DOCUMENT EXTRACT:
--------------------

Financial Sustainability

How healthcare providers can avoid being at a disadvantage when negotiating risk contracts

March 16, 2020 3:28 pm

 

Risk stratification is an effective short-term strategy for providers seeking to negotiate risk contracts from a position of strength.

To gain leverage in risk-based contracting, healthcare finance leaders require a means to identify the true cost of care at the patient level based on actual care services and supplies delivered. But most organizations are years away from possessing such a capability, so their finance leaders require an interim solution to help them gain an advantage in their contract negotiations with payers.

Why payers have an advantage today

Healthcare payers are increasingly using the contracting process to hold providers accountable for outcomes — not just patient outcomes, but also cost outcomes. However, the current framework for contract negotiations strongly favors the payers.

Most risk-based contract discussions today begin with a focus on claims data. This focus gives payers a significant advantage because claims data represents the payer’s cost of entering a proposed contract, while saying very little about the provider’s cost to sign the same agreement. The underlying issue is how each party defines cost. Payers define cost based on service utilization aggregated from claims data. Providers define cost as direct and allocated expense from clinical services provided to patients.

--------------------

(Stored data)
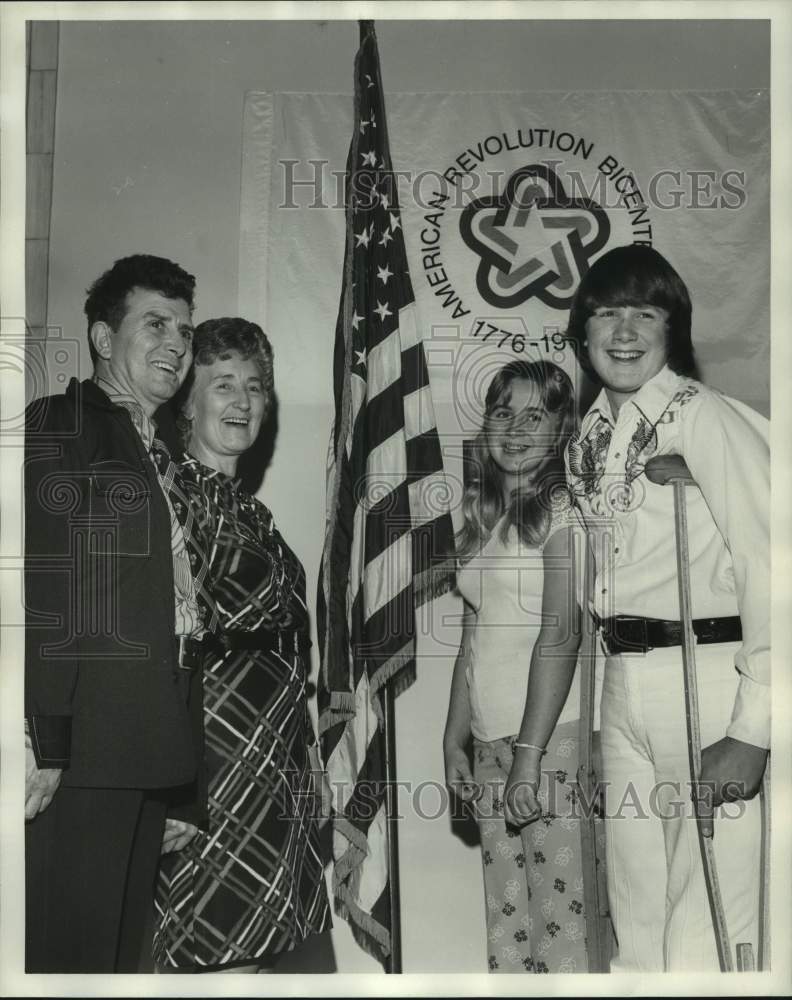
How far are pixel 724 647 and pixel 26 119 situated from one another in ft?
6.90

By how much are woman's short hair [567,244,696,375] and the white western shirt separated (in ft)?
0.30

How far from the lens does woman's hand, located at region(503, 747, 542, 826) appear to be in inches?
108

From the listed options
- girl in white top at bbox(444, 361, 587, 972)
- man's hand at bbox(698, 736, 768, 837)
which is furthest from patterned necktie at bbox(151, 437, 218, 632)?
man's hand at bbox(698, 736, 768, 837)

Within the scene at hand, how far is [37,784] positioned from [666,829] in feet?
4.72

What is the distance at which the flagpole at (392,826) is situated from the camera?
9.15 feet

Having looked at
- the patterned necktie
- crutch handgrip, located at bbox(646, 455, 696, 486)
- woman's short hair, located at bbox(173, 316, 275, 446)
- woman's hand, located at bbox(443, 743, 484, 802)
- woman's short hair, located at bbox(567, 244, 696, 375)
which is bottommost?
woman's hand, located at bbox(443, 743, 484, 802)

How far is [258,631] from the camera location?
109 inches

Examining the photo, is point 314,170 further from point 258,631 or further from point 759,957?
point 759,957

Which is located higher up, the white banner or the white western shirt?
the white banner

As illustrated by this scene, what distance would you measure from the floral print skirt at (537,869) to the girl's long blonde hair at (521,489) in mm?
488

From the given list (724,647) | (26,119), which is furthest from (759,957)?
(26,119)

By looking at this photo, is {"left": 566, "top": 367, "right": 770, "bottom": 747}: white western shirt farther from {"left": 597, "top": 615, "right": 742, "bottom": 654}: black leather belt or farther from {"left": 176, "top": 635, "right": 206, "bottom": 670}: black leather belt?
{"left": 176, "top": 635, "right": 206, "bottom": 670}: black leather belt

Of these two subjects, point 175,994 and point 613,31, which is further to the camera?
point 613,31

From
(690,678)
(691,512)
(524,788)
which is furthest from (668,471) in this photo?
(524,788)
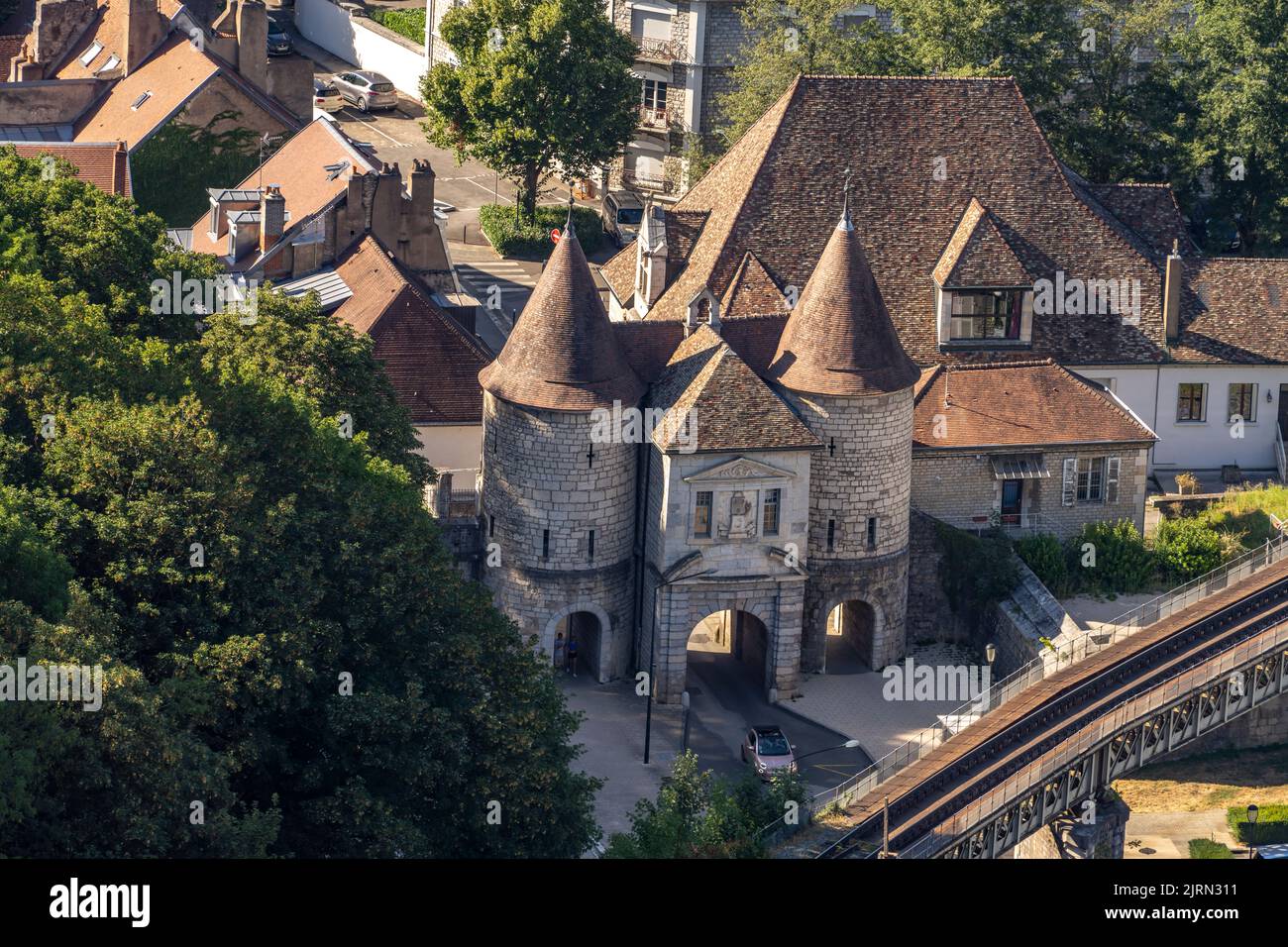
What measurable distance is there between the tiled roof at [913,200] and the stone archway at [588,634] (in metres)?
11.2

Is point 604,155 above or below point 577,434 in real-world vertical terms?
above

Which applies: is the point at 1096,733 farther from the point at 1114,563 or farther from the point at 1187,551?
the point at 1187,551

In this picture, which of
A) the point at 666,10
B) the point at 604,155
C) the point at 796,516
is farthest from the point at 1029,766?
the point at 666,10

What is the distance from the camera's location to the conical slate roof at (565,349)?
266 ft

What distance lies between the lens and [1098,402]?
8975cm

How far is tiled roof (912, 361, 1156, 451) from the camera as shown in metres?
88.4

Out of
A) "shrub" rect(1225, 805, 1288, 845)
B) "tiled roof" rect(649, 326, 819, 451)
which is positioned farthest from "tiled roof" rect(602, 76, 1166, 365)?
"shrub" rect(1225, 805, 1288, 845)

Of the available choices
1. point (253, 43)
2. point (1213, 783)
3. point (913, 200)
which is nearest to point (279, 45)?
point (253, 43)

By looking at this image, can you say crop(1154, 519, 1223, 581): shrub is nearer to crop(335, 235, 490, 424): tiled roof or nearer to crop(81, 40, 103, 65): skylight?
crop(335, 235, 490, 424): tiled roof

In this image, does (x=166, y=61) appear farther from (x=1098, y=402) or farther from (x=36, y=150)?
(x=1098, y=402)

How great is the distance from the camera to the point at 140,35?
119 metres

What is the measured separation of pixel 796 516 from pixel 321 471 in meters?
16.5

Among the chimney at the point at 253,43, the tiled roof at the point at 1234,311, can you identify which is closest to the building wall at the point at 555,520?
the tiled roof at the point at 1234,311

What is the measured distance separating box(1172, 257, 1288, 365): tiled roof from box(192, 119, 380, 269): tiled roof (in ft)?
98.7
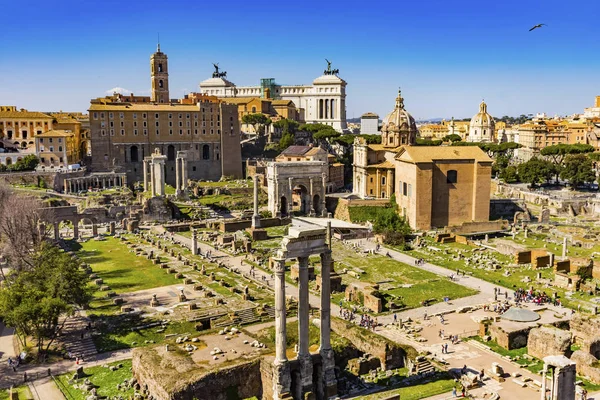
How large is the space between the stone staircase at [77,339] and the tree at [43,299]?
1.81ft

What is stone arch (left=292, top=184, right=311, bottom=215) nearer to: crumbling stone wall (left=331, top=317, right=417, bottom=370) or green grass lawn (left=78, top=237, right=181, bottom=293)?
green grass lawn (left=78, top=237, right=181, bottom=293)

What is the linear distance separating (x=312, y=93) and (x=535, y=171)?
202 feet

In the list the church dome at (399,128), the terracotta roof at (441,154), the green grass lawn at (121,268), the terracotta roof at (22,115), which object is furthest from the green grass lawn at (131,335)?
the terracotta roof at (22,115)

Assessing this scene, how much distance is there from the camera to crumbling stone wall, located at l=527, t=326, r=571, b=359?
25.7m

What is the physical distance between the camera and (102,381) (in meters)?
23.9

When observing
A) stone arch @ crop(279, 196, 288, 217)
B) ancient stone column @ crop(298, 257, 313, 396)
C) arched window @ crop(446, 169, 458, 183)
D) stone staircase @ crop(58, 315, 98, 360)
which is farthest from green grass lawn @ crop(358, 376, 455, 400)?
stone arch @ crop(279, 196, 288, 217)

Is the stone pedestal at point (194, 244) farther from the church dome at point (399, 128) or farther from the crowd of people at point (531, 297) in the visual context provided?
the church dome at point (399, 128)

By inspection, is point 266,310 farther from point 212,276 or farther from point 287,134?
point 287,134

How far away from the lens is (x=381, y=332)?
3020 centimetres

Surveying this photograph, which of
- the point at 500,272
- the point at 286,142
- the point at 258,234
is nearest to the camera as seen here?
the point at 500,272

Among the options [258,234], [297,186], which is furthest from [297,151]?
[258,234]

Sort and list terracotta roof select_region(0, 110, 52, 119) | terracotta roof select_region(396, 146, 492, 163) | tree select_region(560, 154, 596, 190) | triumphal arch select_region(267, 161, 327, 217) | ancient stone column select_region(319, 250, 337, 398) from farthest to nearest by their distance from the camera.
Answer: terracotta roof select_region(0, 110, 52, 119) → tree select_region(560, 154, 596, 190) → triumphal arch select_region(267, 161, 327, 217) → terracotta roof select_region(396, 146, 492, 163) → ancient stone column select_region(319, 250, 337, 398)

--------------------

ACTION ITEM: Duplicate the part of the article on healthcare risk contracts between "Risk stratification is" and "negotiations with payers.", inclusive. The data that comes after the article was taken from a separate source.

EXPECTED OUTPUT:
Risk stratification is an effective short-term strategy for providers seeking to negotiate risk contracts from a position of strength.

To gain leverage in risk-based contracting, healthcare finance leaders require a means to identify the true cost of care at the patient level based on actual care services and supplies delivered. But most organizations are years away from possessing such a capability, so their finance leaders require an interim solution to help them gain an advantage in their contract negotiations with payers.